**Prompt:** Write out, word for word, the portion of the text on men's mental health that opens with the words containing "- Controlling behavior." and closes with "and digestive problems.".

**Supplied text:**
'''

Men’s mental health deserves more space in the cultural conversation, but societal expectations and lingering stigma still keep men silent about their mental health. Let’s look at the facts, examining the state of men’s mental health in the US, why things have gotten so bad, and what can be done to help men when it comes to their mental health.
Men’s mental health: the numbers
From the Anxiety and Depression Association of America:
- 1 in 10 eating disorder patients are men
- Around 6 million men a year experience the symptoms of depression
- Around 1 in 50 men struggle with panic or agoraphobia
- Almost twice as many men as women experience schizophrenia
- 4 times as many men as women die by suicide annually
- 1 in 10 men deal with depression or anxiety, but only 1 in 20 will receive treatment annually
Only around 40% of men with mental health disorders access treatment, and that treatment often falls short; around 60% of men who die by suicide have accessed mental healthcare sometime in the year before their death.
Why do men struggle to seek mental health support?
With statistics like those above, it’s clear that there’s a tremendous gap between men’s mental healthcare needs and men’s mental healthcare access. But why is it so hard for men to ask for help?
Modern masculinity leads to damaging stigma for men’s mental health
Men are supposed to fill a lot of roles in society. Strong. Brave. Provider. Leader. Protector.
Notice anything about these roles? They’re all roles where asking for help isn’t the first priority, and they’re all roles that imply individual responsibility.
Masculinity is too narrow in today’s society, leaving little room for having feelings or needs. Men are expected to do it all themselves, figuring out their mental health alone. Often the only emotion men are allowed to express freely is anger, leaving men stuck in environments where violence can be expected or normalized, which is the last thing someone needs when struggling with their mental health. This isolation and expectation of anger and violence is enormously stressful, and is a key factor in the high rates of suicide for men today.
Emotional suppression keeps men silent about their mental health
We live in a society that demands men ignore their emotions (except anger). You’re expected to be strong, even as a little boy. This pressure can be overwhelming. You can feel like you’re failing, a burden, or like you’re losing your sense of self.
You probably weren’t taught how to express your emotions or open up about them, either. Lacking the vocabulary or a model of how to even start that conversation can make the thought of opening up not only intimidating but also impossible. How can you talk about something you are supposed to pretend doesn’t exist?
Mental health problems can present differently for men
Because society expects men to handle their mental health challenges alone, mental health symptoms that are primarily experienced in men aren’t always noticed right away. While some symptoms like suicidal thoughts or feelings of hopelessness or constant worry are obvious, the following are also often symptoms men experience:
- Avoidant, escapist behavior, like focusing solely on work, constantly scrolling on your phone, or spending too much time on interests like sports or video games.
- Impulsive, dangerous behavior like reckless driving, substance abuse, or risky sexual behavior.
- Anger or aggression, including physical or verbal violence.
- Controlling behavior.
- Distractibility, feeling constantly on edge.
- Physical aches and pains, especially headaches, joint pain, and digestive problems.
- Excessive exercise and focus on strength building and “clean” eating.

'''

**Stored data:**
'''

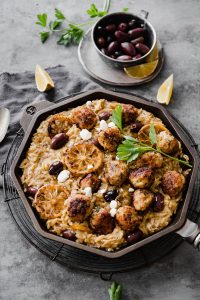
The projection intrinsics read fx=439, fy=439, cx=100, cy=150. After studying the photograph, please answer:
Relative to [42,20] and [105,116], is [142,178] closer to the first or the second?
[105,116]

'''

**Solution to this problem:**
- Controlling behavior.
- Distractibility, feeling constantly on edge.
- Physical aches and pains, especially headaches, joint pain, and digestive problems.